Text section start
Objective: To examine the associations of smoking status and plasma cotinine levels, a marker of nicotine exposure, with risk of incident AF in the Hordaland Health Study.
Methods: We conducted a prospective analysis of 6682 adults aged 46‐74 years without known AF at baseline. Participants were followed via linkage to the Cardiovascular Disease in Norway (CVDNOR) project and the Cause of Death Registry. Smoking status was assessed by both questionnaire and plasma cotinine levels.
Text section end
Dataset excerpts section start
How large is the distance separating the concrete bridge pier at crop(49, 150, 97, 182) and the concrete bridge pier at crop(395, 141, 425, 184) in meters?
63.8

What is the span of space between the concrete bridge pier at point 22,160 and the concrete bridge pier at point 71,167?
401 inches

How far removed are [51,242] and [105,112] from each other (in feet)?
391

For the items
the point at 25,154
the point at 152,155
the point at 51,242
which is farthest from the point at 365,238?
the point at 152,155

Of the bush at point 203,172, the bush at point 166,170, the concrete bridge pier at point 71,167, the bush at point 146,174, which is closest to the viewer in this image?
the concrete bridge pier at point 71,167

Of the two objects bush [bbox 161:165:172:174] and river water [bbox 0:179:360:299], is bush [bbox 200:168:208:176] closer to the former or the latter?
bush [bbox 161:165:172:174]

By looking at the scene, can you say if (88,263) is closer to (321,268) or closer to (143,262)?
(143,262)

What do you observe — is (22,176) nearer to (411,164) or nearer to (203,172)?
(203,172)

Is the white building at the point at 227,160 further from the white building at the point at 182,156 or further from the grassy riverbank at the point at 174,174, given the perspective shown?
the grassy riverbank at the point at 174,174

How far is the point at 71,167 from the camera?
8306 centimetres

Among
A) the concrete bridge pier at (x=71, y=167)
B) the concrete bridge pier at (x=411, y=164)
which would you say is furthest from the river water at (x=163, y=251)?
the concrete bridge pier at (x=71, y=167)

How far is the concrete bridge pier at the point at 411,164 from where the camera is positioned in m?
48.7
Dataset excerpts section end
**Questions to answer**
1. For each statement below about the excerpt on smoking and plasma cotinine, say yes or no depending on whether it agrees with the text, and quote the deciding words. (a) The analysis included 6682 adults aged 46‐74 years. (b) Smoking status was assessed only by questionnaire. (c) Participants were followed through linkage to the CVDNOR project and the Cause of Death Registry.
2. Carry the excerpt on smoking and plasma cotinine forward from the point where it stops.
The records come from a separate source.

**Answer list**
1.
(a) Yes: "We conducted a prospective analysis of 6682 adults aged 46‐74 years without known AF at baseline."
(b) No: "Smoking status was assessed by both questionnaire and plasma cotinine levels."
(c) Yes: "Participants were followed via linkage to the Cardiovascular Disease in Norway (CVDNOR) project and the Cause of Death Registry."

2.
Results: A total of 538 participants developed AF over a median follow‐up period of 11 years. Using questionnaire data, current smoking (HR: 1.41, 95% CI: 1.09–1.83), but not former smoking (HR: 1.03, 95% CI: 0.83–1.28), was associated with an increased risk of AF after adjustment for gender, age, body mass index, hypertension, physical activity and education. Using plasma cotinine only, the adjusted HR (95% CI) was 1.40 (1.12–1.75) for participants with cotinine ≥85 nmol L−1 compared to those with cotinine <85 nmol L−1. However, the risk increased with elevated plasma cotinine levels until 1199 nmol L−1 (HR: 1.55, 95% CI: 1.16–2.05 at the third group vs. the reference group) and plateaued at higher levels.
Conclusions: Current, but not former smokers, had a higher risk of developing AF. Use of plasma cotinine measurement corroborated this finding.